═══ Excerpted passage ═══

Production Model Router

Overview

Use this skill to decide which model tier, workflow shape, and verification strategy should handle a user's request.

The goal is to maximize cost-effectiveness without sacrificing task fit, correctness, or operational reliability.

This skill does not blindly choose the strongest model. It chooses the cheapest safe path that still meets the quality bar for the task.

It may recommend:

- a single low-cost model
a single balanced model
a single premium model
a tool-assisted model workflow
a staged multi-model pipeline
a parallel comparison workflow
a draft-and-review workflow
a consensus or verifier workflow

Primary objective

For every request, choose the minimum-cost execution path that can still satisfy:

- task quality
correctness requirements
latency expectations
safety or risk constraints
output format needs
tool and modality requirements

When to use

Use this skill when you need to decide:

- which model should answer a given user request
whether a cheap model is enough
when to escalate to a stronger reasoning model
when to use one model versus multiple models
when to use tools instead of relying on pure model reasoning
how to handle complex calculations, code, multimodal input, long context, or high-risk tasks
how to balance cost, speed, and answer quality in production

Do not use

Do not use this skill to:

- answer the original business question directly
fabricate model capabilities without evidence from the environment or configuration
assume the most expensive model is always the best choice
route high-risk exact tasks to a cheap model without verification
rely on pure language generation for exact arithmetic when tools are available

Inputs to collect

Collect or infer the following from the request and system context:

Request characteristics

- task type
domain
expected output type
presence of images, files, tables, code, or long documents
need for exactness versus approximate usefulness
whether the request is open-ended or precision-critical

Execution constraints

- budget sensitivity
latency sensitivity
quality expectation
token or context size pressure
tool availability
need for citations or traceability
need for reproducibility

Risk profile

- low-risk
medium-risk
high-risk

Failure tolerance

- whether a rough answer is acceptable
whether the answer must be verified
whether disagreement between models would be valuable

Task taxonomy

Classify the request into one or more of these categories:

1. Simple generation

- rewrite - summarization - formatting - light translation - basic brainstorming

2. General reasoning

- explanation - comparison - concept mapping - normal business analysis

3. Deep reasoning

- multi-step planning - tradeoff analysis - architecture design - ambiguous decision support - chain-dependent reasoning

4. Exact calculation or formal logic

- arithmetic - financial calculations - unit conversion - spreadsheet-like reasoning - symbolic or step-sensitive math - combinatorics or logic puzzles where exactness matters

5. Coding and technical execution

- code generation - debugging - refactoring - test generation - query writing - infrastructure or API design

6. Long-context synthesis

- large documents - multiple files - multi-source comparison - transcript or contract review

7. Multi-modal tasks

- image understanding - diagram interpretation - PDF with layout-heavy content - video or audio related tasks if supported

8. High-risk tasks

- medical - legal - financial decisions - compliance - security-sensitive operations - anything where incorrect advice has material consequences

Core routing principle

Always prefer the cheapest path that can safely succeed.

═══ Dataset ═══

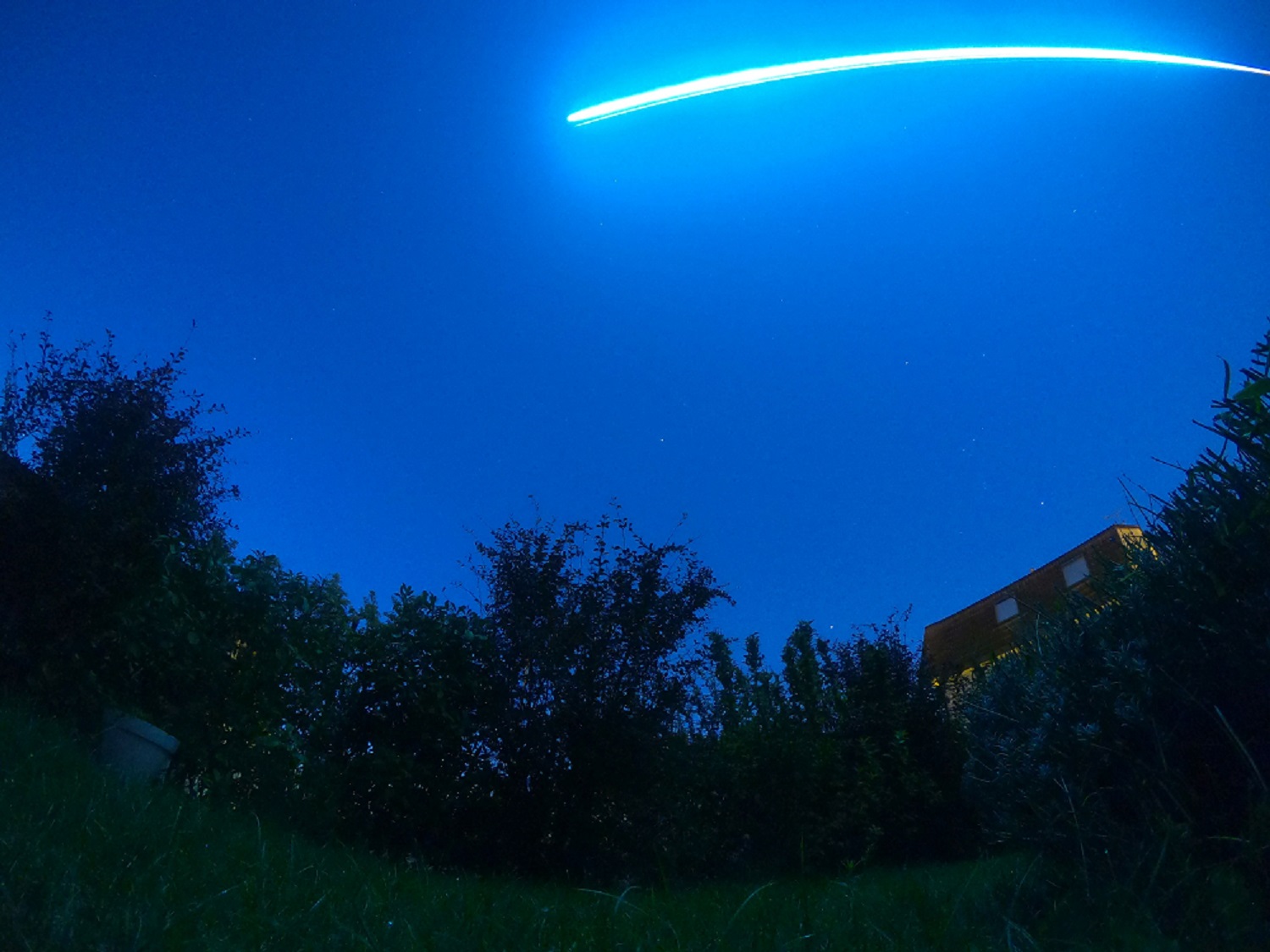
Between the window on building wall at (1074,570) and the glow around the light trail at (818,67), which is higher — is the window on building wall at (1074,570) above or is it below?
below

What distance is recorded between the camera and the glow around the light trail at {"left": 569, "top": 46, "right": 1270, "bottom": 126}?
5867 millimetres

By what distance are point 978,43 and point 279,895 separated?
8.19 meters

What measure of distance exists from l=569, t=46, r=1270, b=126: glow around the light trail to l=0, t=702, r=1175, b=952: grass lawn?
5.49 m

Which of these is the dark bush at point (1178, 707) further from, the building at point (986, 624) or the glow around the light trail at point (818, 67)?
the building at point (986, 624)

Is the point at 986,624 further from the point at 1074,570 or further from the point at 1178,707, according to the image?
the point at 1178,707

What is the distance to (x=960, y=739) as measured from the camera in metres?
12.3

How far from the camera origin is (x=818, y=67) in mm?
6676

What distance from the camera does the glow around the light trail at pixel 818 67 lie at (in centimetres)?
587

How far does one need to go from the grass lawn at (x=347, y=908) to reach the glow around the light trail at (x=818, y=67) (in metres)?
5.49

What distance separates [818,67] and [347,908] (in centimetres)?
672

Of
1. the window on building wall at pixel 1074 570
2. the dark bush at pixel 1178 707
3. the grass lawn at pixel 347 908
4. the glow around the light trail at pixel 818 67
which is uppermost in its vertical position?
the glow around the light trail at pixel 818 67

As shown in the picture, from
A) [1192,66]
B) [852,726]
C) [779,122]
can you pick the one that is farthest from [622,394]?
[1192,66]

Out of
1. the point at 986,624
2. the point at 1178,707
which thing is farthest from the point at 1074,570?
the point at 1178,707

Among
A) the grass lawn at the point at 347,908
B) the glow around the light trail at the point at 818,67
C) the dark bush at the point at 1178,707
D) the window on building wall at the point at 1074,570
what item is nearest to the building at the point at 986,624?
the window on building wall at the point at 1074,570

═══
═══ Dataset ═══

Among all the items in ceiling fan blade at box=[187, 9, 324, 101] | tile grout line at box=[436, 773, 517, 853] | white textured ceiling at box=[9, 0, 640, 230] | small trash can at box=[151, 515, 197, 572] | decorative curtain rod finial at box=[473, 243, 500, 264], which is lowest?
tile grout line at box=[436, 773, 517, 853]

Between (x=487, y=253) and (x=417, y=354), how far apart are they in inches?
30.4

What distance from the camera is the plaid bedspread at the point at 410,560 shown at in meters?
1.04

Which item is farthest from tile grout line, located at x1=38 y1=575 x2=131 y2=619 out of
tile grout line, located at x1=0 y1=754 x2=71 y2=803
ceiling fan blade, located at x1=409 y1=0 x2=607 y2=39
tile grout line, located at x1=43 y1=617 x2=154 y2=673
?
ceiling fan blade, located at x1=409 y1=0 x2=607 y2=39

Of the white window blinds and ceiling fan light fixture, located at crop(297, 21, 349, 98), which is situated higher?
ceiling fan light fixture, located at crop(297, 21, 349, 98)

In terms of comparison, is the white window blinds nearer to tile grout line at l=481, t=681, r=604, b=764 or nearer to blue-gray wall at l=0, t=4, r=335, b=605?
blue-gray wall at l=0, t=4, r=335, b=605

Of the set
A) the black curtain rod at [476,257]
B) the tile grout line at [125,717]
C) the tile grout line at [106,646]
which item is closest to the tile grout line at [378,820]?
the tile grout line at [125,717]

═══

#### Tasks and exercises:
1/ In the Production Model Router text, what is the core routing principle?
2/ Print the part of the Production Model Router text that opens with the words containing "Production Model Router" and closes with "or operational reliability.".
3/ Write the next part of the Production Model Router text, starting after its final sentence.
None of the work calls for the records.

#### Answers to the exercise:
1/ Always prefer the cheapest path that can safely succeed.

2/
Production Model Router

Overview

Use this skill to decide which model tier, workflow shape, and verification strategy should handle a user's request.

The goal is to maximize cost-effectiveness without sacrificing task fit, correctness, or operational reliability.

3/
Apply this order of preference:

1. Cheap single-model path
Balanced single-model path
Premium single-model path
Tool-assisted path
Staged multi-model path
Parallel multi-model comparison
Premium plus verifier or consensus workflow

Do not escalate unless the task characteristics justify it.

Model tiers

Use abstract capability tiers unless the deployment specifies exact providers.

Economy tier

Use for:

- simple rewriting
formatting
low-risk classification
short summaries
lightweight extraction
first-pass triage

Strengths:

- lowest cost
fast response
good for straightforward tasks

Weaknesses:

- weaker deep reasoning
more brittle on ambiguity
worse on exactness-critical tasks

Balanced tier

Use for:

- everyday product and engineering work
standard reasoning
moderate code tasks
moderate document analysis
most business and writing tasks

Strengths:

- solid quality-cost tradeoff
handles most normal production traffic
reasonable speed and robustness

Weaknesses:

- may still fail on highly ambiguous or exacting tasks
not always enough for hard reasoning or high-risk requests

Premium tier

Use for:

- deep reasoning
difficult code and architecture problems
long-context synthesis with subtle dependencies
high-value outputs
high-risk tasks requiring stronger judgment

Strengths:

- strongest reasoning
better ambiguity handling
better synthesis quality

Weaknesses:

- highest cost
often slower
overkill for simple tasks

Tool-assisted tier

Use when exactness matters more than fluent wording.

Use this path for:

- arithmetic
deterministic calculations
spreadsheet operations
formula application
structured data transformation
exact code execution or testing if available
retrieval-backed factual tasks

Rule:
When a task requires exact numeric correctness, prefer tools plus model orchestration over pure model reasoning.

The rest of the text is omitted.